Twenty five years onwards but not upwards, at least not in football terms and Middlesbrough announce they are leaving Ayresome for good. A new chapter will open on a playing field down by the Riverside. This Edwardian jumble of red brick and corrugated roofs will tumble and fall to the wrecking ball and be consigned to the pages of football history books. After one last emotional goodbye on a heady blue-sky promotion clinching day in 1995 the contents, fixtures and fittings are to be auctioned off. I find myself bidding against a brewery for stand names and direction boards. It is an uneven contest. Then as I fix my gaze across the filled room I see for once the brewery bidder's arm still by his side. I seize my opportunity and bid. Unopposed. Gettinthere. £12 (including tax) to the gentleman.. for the his and hers wooden toilet signs... Ah, so that is why no one else bid..

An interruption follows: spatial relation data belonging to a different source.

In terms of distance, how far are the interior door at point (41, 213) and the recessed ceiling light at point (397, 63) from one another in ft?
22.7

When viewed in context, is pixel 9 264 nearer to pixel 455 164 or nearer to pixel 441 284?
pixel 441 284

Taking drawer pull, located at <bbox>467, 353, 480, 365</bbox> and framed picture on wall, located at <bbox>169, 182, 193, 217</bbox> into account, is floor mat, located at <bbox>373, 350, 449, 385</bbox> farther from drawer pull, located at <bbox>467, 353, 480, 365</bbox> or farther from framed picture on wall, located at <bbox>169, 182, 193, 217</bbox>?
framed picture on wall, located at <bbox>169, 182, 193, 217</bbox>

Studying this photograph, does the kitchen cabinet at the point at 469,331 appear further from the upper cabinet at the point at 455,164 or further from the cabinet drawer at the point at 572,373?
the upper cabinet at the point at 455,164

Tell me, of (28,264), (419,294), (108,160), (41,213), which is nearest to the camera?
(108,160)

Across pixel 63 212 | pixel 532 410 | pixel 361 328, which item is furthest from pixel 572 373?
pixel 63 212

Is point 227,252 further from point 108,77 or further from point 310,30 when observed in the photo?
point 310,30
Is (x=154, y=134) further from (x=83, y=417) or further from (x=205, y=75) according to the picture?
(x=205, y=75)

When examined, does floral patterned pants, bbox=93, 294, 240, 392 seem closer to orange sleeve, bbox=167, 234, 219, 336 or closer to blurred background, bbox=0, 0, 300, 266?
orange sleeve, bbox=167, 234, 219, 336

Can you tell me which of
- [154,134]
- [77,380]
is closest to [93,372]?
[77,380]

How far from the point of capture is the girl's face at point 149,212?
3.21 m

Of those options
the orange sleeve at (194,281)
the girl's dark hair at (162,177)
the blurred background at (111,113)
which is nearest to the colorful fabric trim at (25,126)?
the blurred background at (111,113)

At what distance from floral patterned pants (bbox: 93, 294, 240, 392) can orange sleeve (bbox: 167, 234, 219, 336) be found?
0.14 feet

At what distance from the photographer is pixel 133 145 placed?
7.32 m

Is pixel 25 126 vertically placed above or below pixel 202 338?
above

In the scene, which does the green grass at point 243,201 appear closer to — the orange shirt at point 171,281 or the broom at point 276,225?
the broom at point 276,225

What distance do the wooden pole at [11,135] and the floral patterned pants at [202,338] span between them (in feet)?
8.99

I followed this up by buying the first house to be built on the site of Ayresome Park. A couple of feet from my front garden would have been the corner flag. If I look out of my bedroom window I can see a penalty spot. And I can remember the long, long run ups that John Hickton our sharp shooting centre forward took, starting somewhere like the back garden of that house and moving faster and faster through the dining room and the front room to finally storm down the drive to leave the keeper quaking in his boots planted in the middle of the front room of the house opposite.
For me the dream never dies and those toilet signs are still tucked away in a quiet corner of Ayresome Park.